Leur Salle Commune était vide et Padma se dirigea vers sa chambre. Derek et Nassim terminaient leur conversation, quand leur amie monta leurs marches, affolée.
- Elles ne sont pas là, annonça-t-elle.
Nassim venait de passer la tête dans le dortoir des sixièmes.
- Vide, lâcha-t-il.
Derek ne se démonta pas et poussa lentement la porte des cinquièmes. Il aperçut vite les matelas supplémentaires et sourit.
- Ils sont tous là, chuchota-t-il. Venez.
Nassim avisa son cousin par terre et s'affala près de lui. Padma le vit planter son doigt dans l'oreille de l'endormi, qui eut un mouvement réflexe pour le repousser. Réprimant un rire, elle chercha les filles des yeux. Enfin, Rose et Mandy, car elle ne se demanda pas où était Lisa. Derek poussa les rideaux de son lit, s'attendant à y trouver au moins une panthère. Mais il ne vit que Mandy et fit un signe à Padma, qui fut plus délicate avec la blonde et ne lui fourra pas son index dans l'oreille. Elle se contenta de s'asseoir après avoir ouvert les rideaux.
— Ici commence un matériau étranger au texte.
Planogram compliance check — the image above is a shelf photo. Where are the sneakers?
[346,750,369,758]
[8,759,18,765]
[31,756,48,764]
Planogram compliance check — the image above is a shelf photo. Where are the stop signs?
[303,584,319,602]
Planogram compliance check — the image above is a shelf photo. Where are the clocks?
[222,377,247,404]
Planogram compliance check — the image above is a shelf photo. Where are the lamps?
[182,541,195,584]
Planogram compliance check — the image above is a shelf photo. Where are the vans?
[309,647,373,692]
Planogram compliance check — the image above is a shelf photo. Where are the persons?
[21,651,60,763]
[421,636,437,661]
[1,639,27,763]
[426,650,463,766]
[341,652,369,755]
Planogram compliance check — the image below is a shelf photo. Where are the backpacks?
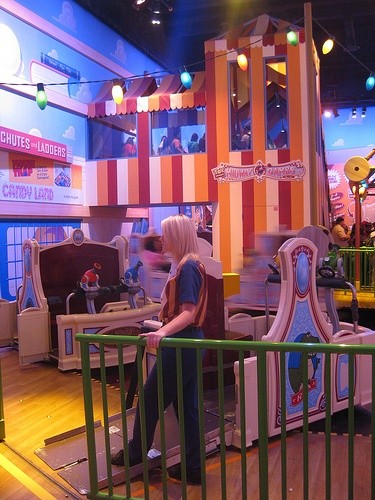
[246,133,251,150]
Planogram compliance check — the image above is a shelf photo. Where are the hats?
[362,221,368,224]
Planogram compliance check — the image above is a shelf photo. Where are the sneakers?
[167,467,183,482]
[111,450,124,466]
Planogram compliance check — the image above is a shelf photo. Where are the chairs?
[18,229,161,371]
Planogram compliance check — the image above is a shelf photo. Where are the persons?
[111,215,208,483]
[331,217,375,285]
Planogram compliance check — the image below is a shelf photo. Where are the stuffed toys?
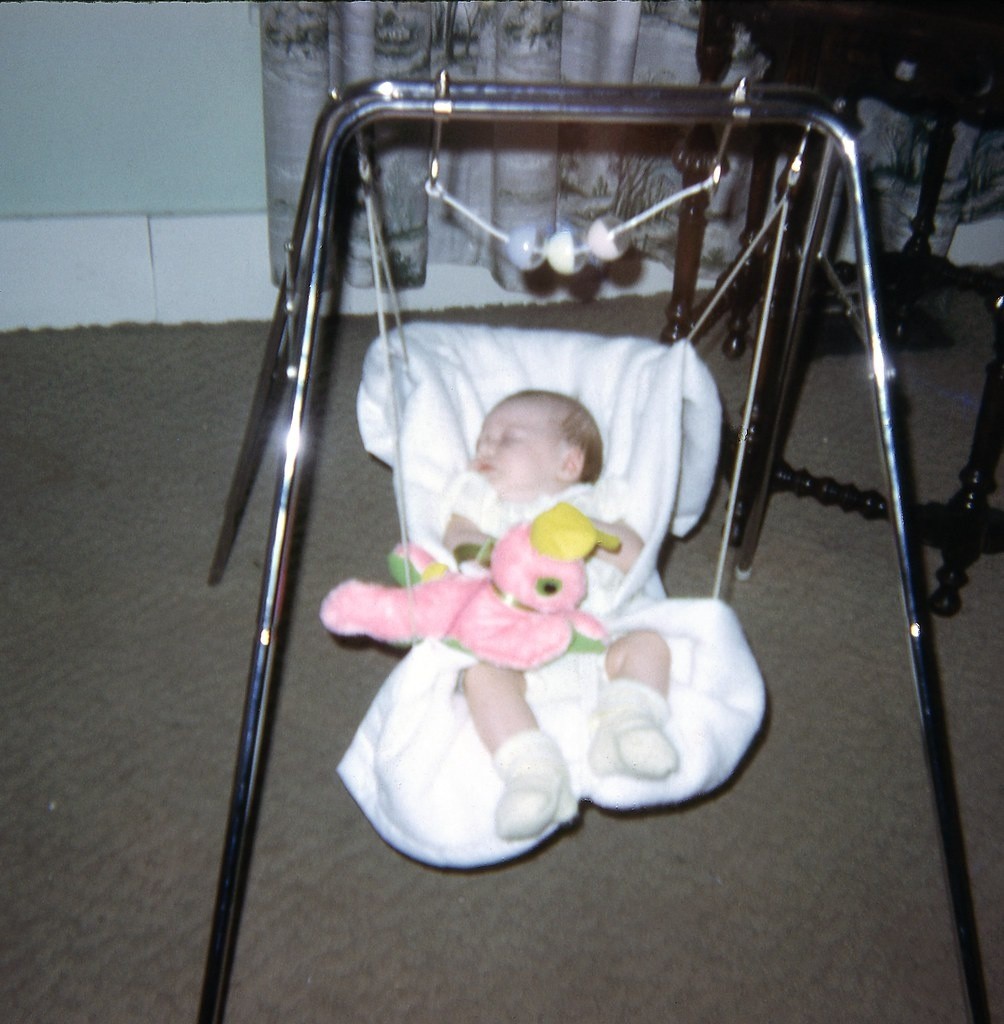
[319,502,620,671]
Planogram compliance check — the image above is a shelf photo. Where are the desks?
[658,0,1003,617]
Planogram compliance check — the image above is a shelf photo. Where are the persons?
[440,391,678,839]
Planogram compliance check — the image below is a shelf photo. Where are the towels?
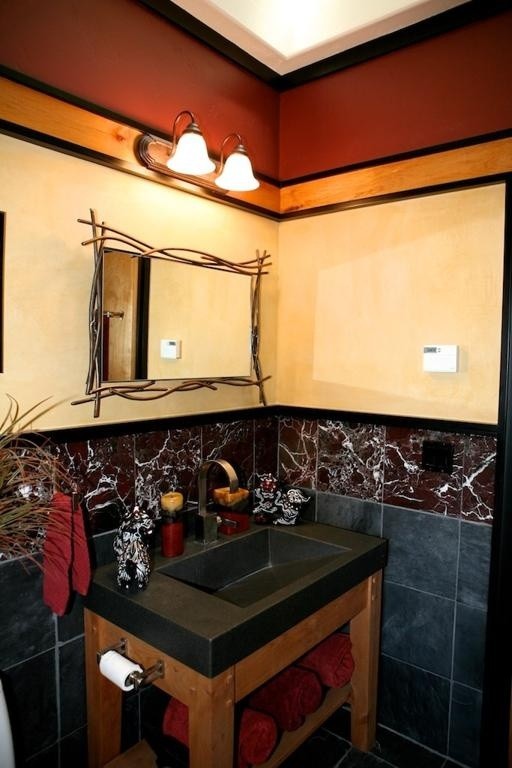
[42,489,90,616]
[162,629,355,768]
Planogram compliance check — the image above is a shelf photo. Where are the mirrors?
[68,206,274,416]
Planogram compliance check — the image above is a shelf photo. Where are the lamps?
[137,110,260,203]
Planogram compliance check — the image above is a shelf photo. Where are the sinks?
[155,527,351,608]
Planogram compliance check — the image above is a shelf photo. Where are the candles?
[161,492,184,512]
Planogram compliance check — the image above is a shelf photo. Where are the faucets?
[194,459,238,542]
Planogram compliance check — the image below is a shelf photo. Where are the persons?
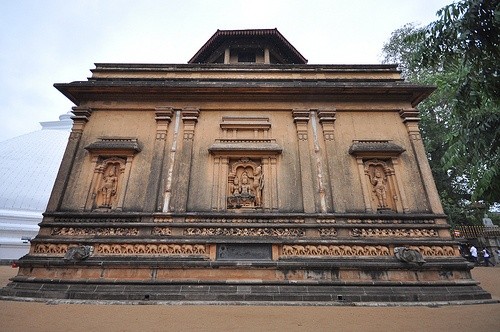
[468,244,482,267]
[367,169,388,208]
[495,247,500,266]
[479,246,496,267]
[232,175,256,197]
[98,166,118,207]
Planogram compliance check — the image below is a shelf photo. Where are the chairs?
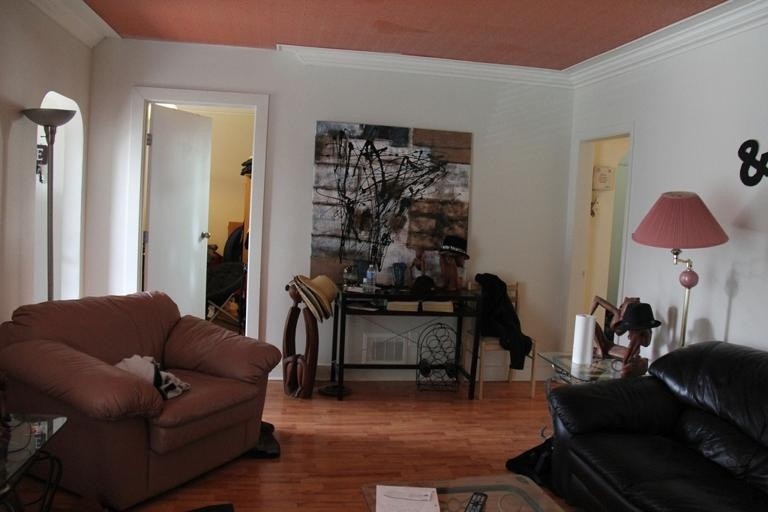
[465,278,537,401]
[0,289,284,509]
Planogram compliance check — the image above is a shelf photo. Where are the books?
[376,485,440,512]
[347,299,454,312]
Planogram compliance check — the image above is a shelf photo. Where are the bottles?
[366,263,377,294]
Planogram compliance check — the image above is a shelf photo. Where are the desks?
[326,281,475,401]
[535,347,627,440]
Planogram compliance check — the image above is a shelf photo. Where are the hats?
[614,302,662,334]
[439,234,470,260]
[293,275,339,322]
[413,274,437,295]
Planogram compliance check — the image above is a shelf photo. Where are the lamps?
[631,190,731,346]
[18,105,75,301]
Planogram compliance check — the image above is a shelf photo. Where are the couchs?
[506,340,768,511]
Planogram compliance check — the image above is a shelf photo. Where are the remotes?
[464,492,488,512]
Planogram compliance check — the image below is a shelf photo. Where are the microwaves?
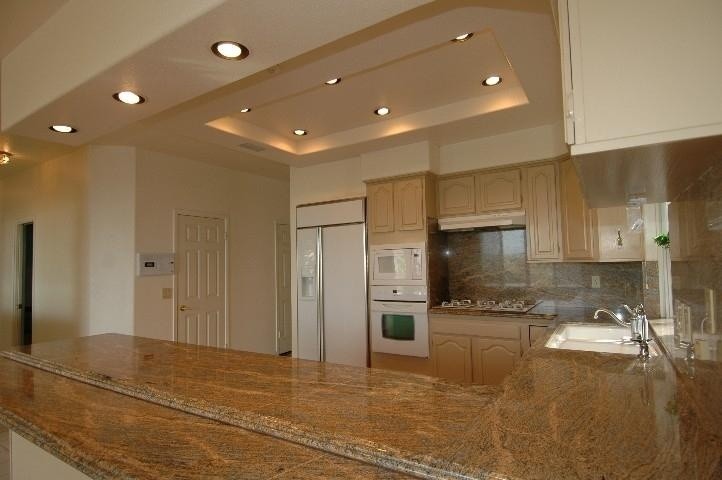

Derek était déjà devant le lit de Terry, et son anxiété s'évanouit lorsqu'il vit deux corps serrés l'un contre l'autre. Un sourire flottant sur les lèvres, il décida qu'il y avait bien moyen de rentrer à trois dans le lit et se pencha vers eux. Il déplaça délicatement Terry, l'arrachant aux bras de Rose sans qu'il ne se réveille. Il allait soulever sa meilleure amie pour se glisser entre eux deux quand deux prunelles vertes apparurent. Sans un mot, elle tendit les bras et s'enroula autour de Derek, soulagée de le voir, debout et en forme. Il la garda contre lui longtemps, assis sur le lit, son nez dans ses cheveux, respirant son odeur rassurante. Enfin Rose parvint à murmurer :
- J'ai eu tellement peur… tellement peur…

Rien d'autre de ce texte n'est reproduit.